**Task item:**
Please reproduce the entries below exactly, starting at the first line and ending with the line that holds "Change Cell".

**Source records:**
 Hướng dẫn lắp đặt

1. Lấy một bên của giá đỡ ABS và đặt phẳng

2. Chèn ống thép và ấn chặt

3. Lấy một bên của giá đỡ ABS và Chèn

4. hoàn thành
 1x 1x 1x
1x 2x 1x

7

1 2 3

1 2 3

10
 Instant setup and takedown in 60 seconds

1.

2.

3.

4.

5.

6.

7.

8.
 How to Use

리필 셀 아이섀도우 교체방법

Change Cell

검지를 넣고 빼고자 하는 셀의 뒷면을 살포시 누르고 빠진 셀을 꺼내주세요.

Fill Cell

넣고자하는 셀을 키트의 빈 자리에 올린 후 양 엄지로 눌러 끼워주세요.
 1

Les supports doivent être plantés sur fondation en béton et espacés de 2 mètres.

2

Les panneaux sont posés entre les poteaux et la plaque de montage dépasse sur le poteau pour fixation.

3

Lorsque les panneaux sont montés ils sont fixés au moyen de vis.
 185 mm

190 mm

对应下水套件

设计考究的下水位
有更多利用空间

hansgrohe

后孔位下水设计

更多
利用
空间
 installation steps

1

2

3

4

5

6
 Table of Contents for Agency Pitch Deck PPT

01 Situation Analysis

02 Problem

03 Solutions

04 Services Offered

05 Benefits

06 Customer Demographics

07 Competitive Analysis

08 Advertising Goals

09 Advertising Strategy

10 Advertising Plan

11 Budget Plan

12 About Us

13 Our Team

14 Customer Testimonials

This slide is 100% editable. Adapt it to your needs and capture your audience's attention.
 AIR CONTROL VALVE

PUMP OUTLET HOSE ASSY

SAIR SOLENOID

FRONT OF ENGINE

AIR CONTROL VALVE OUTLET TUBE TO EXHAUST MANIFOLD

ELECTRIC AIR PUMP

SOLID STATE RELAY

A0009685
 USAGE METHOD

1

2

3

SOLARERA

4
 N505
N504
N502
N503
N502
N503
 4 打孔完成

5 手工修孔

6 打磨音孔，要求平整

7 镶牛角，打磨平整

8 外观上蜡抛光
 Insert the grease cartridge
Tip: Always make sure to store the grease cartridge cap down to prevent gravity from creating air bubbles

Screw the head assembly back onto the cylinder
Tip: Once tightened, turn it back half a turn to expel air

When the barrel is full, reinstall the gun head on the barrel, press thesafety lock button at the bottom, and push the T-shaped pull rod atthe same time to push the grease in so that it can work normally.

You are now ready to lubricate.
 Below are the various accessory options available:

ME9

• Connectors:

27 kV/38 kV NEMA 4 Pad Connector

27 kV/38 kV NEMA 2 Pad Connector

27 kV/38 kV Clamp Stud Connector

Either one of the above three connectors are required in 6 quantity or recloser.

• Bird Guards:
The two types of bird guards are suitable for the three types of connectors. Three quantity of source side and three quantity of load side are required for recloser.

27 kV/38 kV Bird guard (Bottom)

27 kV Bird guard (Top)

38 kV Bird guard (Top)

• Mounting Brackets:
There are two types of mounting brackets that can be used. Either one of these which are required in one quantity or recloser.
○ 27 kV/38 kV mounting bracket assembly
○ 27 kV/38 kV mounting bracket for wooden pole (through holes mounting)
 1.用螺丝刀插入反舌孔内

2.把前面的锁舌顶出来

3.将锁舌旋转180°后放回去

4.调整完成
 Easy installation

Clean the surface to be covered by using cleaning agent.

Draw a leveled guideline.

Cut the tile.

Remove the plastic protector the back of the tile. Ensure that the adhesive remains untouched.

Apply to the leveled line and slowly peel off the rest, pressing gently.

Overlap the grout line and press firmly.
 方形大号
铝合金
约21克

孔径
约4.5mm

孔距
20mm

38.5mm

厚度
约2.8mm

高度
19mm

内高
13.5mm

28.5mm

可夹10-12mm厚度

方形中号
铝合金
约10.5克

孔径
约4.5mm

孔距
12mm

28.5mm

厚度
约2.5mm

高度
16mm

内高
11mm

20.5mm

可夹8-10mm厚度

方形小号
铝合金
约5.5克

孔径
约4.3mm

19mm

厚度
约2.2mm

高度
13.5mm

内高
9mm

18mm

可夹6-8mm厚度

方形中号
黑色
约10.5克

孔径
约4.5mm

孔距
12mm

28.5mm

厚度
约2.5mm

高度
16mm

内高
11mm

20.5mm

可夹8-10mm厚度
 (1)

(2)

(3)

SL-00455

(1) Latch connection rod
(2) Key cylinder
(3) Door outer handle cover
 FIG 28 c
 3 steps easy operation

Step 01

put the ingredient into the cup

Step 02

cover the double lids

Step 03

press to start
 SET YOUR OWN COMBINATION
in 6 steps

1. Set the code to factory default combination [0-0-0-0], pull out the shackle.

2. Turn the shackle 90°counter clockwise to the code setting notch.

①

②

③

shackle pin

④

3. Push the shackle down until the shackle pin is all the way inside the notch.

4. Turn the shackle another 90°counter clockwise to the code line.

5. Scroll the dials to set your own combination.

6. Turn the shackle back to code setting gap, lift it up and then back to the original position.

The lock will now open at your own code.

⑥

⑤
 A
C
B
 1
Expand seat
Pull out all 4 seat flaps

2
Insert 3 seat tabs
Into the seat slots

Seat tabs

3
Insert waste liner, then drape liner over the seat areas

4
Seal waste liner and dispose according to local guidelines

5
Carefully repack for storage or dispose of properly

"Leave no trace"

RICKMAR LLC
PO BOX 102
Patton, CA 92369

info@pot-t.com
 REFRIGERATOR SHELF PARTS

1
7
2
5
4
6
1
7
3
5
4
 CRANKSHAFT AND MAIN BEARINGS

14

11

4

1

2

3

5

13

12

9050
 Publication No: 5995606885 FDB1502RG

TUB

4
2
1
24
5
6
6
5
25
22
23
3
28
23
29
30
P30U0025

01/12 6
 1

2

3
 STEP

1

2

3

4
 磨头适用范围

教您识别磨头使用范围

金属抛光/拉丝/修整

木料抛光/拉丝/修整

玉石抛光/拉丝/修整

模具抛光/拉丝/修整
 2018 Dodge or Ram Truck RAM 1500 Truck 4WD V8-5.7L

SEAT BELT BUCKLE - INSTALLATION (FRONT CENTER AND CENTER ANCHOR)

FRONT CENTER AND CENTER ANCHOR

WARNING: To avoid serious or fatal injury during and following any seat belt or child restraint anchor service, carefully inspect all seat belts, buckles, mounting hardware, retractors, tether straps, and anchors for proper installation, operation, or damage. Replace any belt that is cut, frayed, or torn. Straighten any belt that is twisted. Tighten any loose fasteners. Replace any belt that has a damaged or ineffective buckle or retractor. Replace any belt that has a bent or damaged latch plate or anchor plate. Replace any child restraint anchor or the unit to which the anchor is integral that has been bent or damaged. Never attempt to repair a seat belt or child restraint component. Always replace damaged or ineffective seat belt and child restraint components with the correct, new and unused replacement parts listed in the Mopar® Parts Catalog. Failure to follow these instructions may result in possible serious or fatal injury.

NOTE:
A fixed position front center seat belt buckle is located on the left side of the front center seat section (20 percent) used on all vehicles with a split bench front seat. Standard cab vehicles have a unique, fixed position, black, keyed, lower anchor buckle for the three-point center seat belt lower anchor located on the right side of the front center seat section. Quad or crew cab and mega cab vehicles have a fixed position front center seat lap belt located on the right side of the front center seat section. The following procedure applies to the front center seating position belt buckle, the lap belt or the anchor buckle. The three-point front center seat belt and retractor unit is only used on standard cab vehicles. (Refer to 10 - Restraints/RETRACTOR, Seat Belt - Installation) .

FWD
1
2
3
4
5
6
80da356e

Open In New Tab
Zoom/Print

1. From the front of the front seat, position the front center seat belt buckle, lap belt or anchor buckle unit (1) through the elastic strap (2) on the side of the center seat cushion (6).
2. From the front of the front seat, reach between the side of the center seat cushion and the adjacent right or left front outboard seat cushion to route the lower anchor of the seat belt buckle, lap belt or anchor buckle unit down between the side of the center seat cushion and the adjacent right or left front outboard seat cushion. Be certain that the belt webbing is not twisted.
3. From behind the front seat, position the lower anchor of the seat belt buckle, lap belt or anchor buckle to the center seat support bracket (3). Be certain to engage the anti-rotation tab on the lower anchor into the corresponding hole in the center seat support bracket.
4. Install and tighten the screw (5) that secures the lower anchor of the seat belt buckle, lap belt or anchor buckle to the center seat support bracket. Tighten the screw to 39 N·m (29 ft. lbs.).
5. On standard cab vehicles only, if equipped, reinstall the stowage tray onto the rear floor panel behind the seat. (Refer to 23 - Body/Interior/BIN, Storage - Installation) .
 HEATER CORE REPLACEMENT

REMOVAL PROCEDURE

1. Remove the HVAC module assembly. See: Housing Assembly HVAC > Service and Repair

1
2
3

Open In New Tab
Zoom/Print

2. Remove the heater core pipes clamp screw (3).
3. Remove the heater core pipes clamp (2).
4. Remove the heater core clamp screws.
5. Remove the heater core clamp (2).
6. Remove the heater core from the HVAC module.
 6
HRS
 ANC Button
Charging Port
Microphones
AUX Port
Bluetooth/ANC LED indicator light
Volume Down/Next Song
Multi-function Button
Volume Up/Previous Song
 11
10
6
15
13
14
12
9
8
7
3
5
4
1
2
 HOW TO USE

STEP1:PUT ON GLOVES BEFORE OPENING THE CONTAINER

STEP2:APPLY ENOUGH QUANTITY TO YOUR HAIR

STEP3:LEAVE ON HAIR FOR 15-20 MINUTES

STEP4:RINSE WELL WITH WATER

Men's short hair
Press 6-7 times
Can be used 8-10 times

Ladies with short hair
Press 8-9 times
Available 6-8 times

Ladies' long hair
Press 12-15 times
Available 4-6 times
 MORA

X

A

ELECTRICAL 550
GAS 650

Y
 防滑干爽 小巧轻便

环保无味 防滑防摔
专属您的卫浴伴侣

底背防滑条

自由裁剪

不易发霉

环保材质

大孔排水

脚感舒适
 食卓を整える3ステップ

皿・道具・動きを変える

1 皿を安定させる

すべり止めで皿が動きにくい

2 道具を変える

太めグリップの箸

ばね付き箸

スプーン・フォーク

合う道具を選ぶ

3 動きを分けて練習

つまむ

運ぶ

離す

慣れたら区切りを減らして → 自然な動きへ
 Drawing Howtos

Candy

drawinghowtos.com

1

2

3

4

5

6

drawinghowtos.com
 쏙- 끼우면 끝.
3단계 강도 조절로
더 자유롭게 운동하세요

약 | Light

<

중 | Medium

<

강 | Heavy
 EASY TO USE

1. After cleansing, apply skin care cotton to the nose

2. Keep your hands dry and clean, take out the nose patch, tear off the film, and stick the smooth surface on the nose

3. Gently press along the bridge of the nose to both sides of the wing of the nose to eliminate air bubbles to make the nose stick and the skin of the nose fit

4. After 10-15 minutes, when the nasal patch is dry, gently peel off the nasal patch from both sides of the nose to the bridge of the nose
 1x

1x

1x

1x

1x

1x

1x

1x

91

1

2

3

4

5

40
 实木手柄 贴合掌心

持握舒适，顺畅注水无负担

**Finished task:**
 Hướng dẫn lắp đặt

1. Lấy một bên của giá đỡ ABS và đặt phẳng

2. Chèn ống thép và ấn chặt

3. Lấy một bên của giá đỡ ABS và Chèn

4. hoàn thành
 1x 1x 1x
1x 2x 1x

7

1 2 3

1 2 3

10
 Instant setup and takedown in 60 seconds

1.

2.

3.

4.

5.

6.

7.

8.
 How to Use

리필 셀 아이섀도우 교체방법

Change Cell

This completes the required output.